[WRITTEN PROBLEM 1]: Could you lay out the rows as a numbered list, starting at the line containing "What is the numerical" and running through the final line of the rows, inclusive, with blank lines left out?

[TEXT EXTRACT]:
::::
Students of different faiths share their holiday traditions.

In modern-day America, there are several varying traditions for the holidays with all of the diversity of nationalities, religions, and races, especially in California.

So what is the “ordinary” holiday?

The epitome of Christmas is normally centered around snow, Santa Claus, and lavish evergreens decked out in ornaments.

The opinions of some differ as to how to celebrate the “typical” Christmas.

Some enjoy completely different  holidays that differ from the norm because of their varying ethnicities.

Depending where your ancestors are from, the holidays people celebrate can change.

“(My) Nationality is Iraqi (and) we do have alternate holidays for Christmas.” freshman Yousef Hashim said.

His heritage has a big culture with lots of different traditions.

“Our traditions don’t involve Christmas trees and our alternate holiday lasts for a few days, not just one, plus a lot of food,” Hashim said.

Our traditions don’t involve Christmas trees and our alternate holiday lasts for a few days, not just one, plus a lot of food.”

— Yousef Hashim

According to Hashim, the Iraqi culture doesn’t celebrate with elaborate, lavishing trees and garlands, but instead with the gift of food.

“My favorite tradition would be the food,” Hashim said. “The one thing I dislike is the majority of our school celebrates Christmas and I’ve never really experienced that.”

Another student, freshman Christina Pena also has a unique way of celebrating the holidays.

“(I am) American,” Pena said. “Yes, there are traditions, but there’s really no name to it.”

For Pena, her family celebrates their own cultural festivals along with the holiday season.

“(My favorite tradition) is when my family gets together at least every year,” Pena said.

Family is a very important part of the holidays for many people, regardless of ethnic or religious differences.

In freshman Mia Wiggen’s case, her family gathers and celebrate some religious aspects of the holiday..

“My grandma does a Tagalog prayer,” Wiggen said.

Wiggen explained the prayer as part of her Filipeno heritage on her father’s side of the family. 

As much as she loves being with her family, there are some aspects of her cultural Christmas that she considers to be downsides.

“I don’t really like the food,” Wiggen said.

There are many ways students on campus celebrate holidays. Some celebrate a traditional Christmas while others celebrate different versions of Christmas. 

Some students don’t celebrate Christmas at all, and celebrate other holidays instead.

Overall, while there are many differences between any and all religions around the world, the main source of celebration seems to come from love of families. That makes any holiday feel special.
::::
[DATA SUPPLIED]:

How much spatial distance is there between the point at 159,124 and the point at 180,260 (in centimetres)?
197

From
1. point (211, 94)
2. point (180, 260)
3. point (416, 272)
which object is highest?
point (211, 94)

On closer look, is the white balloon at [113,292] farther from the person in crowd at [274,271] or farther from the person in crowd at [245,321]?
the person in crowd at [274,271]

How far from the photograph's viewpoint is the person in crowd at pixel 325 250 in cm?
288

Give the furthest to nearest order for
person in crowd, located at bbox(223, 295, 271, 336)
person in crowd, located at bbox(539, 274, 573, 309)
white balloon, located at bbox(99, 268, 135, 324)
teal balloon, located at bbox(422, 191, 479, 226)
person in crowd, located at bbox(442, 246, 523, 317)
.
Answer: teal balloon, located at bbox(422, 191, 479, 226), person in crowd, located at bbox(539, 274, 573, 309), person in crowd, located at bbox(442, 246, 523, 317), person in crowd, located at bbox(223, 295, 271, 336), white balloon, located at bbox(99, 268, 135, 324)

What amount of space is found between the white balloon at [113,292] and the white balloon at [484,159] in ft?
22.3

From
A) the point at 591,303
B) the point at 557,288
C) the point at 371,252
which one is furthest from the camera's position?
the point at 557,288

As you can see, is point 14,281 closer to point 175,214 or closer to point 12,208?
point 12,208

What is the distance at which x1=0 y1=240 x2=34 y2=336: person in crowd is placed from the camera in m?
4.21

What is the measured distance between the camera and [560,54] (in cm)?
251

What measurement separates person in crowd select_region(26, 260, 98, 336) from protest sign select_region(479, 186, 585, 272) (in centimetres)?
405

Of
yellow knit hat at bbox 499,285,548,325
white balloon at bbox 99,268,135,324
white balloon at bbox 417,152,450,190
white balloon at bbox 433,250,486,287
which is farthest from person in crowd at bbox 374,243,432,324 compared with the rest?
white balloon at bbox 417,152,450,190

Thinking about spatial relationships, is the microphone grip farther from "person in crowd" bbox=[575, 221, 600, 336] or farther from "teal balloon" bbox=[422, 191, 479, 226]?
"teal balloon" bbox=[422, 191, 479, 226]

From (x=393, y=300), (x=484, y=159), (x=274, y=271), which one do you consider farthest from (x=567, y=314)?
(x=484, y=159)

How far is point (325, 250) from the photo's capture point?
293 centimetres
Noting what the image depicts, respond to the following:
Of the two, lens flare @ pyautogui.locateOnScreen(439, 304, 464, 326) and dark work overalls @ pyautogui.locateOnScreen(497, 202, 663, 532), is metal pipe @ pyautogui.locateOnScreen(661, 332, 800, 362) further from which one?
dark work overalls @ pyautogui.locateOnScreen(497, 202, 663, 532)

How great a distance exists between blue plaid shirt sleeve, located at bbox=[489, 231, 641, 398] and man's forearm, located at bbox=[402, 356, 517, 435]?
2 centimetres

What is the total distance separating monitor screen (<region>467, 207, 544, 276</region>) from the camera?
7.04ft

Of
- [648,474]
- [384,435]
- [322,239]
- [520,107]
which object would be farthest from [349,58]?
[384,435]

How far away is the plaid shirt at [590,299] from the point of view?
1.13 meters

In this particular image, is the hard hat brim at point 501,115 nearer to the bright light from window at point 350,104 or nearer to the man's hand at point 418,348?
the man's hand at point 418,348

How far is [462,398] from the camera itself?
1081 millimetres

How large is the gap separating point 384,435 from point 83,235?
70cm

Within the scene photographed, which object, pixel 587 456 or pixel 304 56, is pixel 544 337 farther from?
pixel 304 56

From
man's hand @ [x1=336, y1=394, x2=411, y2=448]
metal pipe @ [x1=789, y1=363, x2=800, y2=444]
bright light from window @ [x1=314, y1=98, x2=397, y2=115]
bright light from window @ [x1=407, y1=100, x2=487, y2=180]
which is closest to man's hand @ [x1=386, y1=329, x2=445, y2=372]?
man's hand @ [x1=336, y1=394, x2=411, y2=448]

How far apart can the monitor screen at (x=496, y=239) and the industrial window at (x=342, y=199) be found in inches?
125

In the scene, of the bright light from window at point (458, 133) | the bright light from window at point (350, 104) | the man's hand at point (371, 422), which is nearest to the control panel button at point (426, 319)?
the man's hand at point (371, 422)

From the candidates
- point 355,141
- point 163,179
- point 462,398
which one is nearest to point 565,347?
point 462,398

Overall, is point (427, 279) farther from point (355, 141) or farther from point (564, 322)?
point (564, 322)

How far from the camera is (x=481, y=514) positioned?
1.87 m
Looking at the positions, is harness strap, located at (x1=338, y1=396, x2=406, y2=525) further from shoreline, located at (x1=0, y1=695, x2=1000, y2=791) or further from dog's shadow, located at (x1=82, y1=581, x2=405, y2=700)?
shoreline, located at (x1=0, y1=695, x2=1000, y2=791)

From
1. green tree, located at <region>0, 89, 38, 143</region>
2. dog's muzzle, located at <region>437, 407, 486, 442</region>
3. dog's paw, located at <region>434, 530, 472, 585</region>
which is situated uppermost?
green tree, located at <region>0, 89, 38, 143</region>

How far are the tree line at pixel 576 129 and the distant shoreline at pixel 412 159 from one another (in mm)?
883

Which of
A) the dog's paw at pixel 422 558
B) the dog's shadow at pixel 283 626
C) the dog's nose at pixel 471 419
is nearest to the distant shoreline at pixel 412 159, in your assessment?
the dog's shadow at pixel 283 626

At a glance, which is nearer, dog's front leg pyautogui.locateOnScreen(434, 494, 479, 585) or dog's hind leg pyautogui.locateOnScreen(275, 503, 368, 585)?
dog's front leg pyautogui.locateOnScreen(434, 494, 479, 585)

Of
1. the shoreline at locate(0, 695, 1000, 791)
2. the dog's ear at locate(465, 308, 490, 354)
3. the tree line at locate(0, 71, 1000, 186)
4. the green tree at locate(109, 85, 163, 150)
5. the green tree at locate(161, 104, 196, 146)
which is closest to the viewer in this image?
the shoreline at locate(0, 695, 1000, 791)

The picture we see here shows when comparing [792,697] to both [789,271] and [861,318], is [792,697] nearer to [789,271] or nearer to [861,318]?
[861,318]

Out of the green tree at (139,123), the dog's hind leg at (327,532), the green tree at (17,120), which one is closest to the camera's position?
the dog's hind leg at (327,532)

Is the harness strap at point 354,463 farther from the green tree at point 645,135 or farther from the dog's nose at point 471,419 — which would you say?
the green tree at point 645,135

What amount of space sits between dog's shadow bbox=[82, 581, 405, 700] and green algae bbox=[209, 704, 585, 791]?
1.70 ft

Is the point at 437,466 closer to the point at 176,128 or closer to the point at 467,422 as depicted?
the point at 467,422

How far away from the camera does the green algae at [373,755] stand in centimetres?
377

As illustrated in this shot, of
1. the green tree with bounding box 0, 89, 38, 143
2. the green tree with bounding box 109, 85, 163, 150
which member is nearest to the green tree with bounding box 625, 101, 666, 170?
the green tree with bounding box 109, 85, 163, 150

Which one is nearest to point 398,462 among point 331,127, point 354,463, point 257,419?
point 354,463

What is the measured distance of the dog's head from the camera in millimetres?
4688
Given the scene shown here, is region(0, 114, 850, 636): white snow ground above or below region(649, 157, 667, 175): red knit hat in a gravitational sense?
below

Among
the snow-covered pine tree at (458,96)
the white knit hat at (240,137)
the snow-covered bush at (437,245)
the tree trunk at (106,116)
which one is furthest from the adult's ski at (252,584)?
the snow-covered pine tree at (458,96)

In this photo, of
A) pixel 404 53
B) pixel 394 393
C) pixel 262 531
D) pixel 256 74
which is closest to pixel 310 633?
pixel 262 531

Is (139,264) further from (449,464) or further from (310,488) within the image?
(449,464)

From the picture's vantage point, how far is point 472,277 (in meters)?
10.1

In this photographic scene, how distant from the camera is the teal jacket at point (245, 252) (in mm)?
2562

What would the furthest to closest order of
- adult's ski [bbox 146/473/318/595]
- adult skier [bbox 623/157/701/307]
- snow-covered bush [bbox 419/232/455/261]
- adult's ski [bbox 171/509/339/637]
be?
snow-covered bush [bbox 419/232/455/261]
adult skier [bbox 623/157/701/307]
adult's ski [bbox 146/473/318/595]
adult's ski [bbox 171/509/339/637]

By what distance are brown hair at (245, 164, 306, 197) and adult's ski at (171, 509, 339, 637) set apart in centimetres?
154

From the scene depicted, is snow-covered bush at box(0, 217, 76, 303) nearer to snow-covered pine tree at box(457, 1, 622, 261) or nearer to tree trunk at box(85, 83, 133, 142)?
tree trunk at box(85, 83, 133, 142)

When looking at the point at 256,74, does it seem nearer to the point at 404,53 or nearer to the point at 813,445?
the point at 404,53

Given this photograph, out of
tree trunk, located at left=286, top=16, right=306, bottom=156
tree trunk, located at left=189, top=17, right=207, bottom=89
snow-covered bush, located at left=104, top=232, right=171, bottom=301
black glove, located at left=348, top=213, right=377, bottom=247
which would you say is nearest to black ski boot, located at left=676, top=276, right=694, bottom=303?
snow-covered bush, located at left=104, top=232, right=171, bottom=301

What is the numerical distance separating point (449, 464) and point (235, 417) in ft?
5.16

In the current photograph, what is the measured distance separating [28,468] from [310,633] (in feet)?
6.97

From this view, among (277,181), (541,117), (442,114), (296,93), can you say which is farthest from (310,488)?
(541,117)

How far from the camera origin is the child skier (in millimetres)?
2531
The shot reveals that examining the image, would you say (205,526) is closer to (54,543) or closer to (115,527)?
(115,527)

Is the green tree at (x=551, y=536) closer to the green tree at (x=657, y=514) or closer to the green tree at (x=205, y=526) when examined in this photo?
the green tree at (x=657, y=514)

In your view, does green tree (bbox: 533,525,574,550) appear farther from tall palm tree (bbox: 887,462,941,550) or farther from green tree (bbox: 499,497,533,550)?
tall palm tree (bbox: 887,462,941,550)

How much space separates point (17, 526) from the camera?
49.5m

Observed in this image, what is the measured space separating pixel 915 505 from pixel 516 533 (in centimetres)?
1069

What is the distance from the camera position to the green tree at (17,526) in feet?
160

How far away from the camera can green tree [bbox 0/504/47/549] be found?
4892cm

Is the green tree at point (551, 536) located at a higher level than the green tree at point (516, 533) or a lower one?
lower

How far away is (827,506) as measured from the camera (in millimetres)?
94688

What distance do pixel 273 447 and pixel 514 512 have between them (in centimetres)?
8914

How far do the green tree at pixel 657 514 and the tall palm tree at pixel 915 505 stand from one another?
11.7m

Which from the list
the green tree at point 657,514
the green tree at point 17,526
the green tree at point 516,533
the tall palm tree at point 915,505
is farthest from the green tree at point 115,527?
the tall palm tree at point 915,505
::::
[WRITTEN PROBLEM 2]: Can you restate the paragraph of the holiday traditions article that begins "Overall, while there are" in one shorter sentence?

[TASK OUTPUT 1]:
1. What is the numerical distance separating point (449, 464) and point (235, 417) in ft?
2. 5.16
3. In the current photograph, what is the measured distance separating [28,468] from [310,633] (in feet)?
4. 6.97
5. From this view, among (277,181), (541,117), (442,114), (296,93), can you say which is farthest from (310,488)?
6. (541,117)
7. How far from the camera origin is the child skier (in millimetres)?
8. 2531
9. The shot reveals that examining the image, would you say (205,526) is closer to (54,543) or closer to (115,527)?
10. (115,527)
11. Is the green tree at (x=551, y=536) closer to the green tree at (x=657, y=514) or closer to the green tree at (x=205, y=526) when examined in this photo?
12. the green tree at (x=657, y=514)
13. In your view, does green tree (bbox: 533,525,574,550) appear farther from tall palm tree (bbox: 887,462,941,550) or farther from green tree (bbox: 499,497,533,550)?
14. tall palm tree (bbox: 887,462,941,550)
15. How much space separates point (17, 526) from the camera?
16. 49.5m
17. Observed in this image, what is the measured space separating pixel 915 505 from pixel 516 533 (in centimetres)?
18. 1069
19. What is the distance from the camera position to the green tree at (17,526) in feet?
20. 160
21. How far away from the camera can green tree [bbox 0/504/47/549] be found?
22. 4892cm
23. Is the green tree at point (551, 536) located at a higher level than the green tree at point (516, 533) or a lower one?
24. lower
25. How far away is (827,506) as measured from the camera (in millimetres)?
26. 94688
27. What distance do pixel 273 447 and pixel 514 512 have between them (in centimetres)?
28. 8914
29. How far do the green tree at pixel 657 514 and the tall palm tree at pixel 915 505 stand from one another?
30. 11.7m
31. Which from the list
32. the green tree at point 657,514
33. the green tree at point 17,526
34. the green tree at point 516,533
35. the tall palm tree at point 915,505
36. is farthest from the green tree at point 115,527?
37. the tall palm tree at point 915,505

[TASK OUTPUT 2]: Despite the many differences among religions worldwide, love of family seems to be the main source of celebration, and that makes any holiday feel special.